EXERCISE REQUIREMENTS.
The output is the lines below from the one with "phylum: Chordata" through the one with "common name: great curassow", both included, printed exactly and with no other line.

THE INPUT.
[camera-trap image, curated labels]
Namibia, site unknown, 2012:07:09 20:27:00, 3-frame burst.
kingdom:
* * *
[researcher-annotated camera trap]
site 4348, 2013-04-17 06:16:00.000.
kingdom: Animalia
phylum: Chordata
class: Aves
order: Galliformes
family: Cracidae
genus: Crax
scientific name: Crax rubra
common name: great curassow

EXPECTED OUTPUT.
phylum: Chordata
class: Aves
order: Galliformes
family: Cracidae
genus: Crax
scientific name: Crax rubra
common name: great curassow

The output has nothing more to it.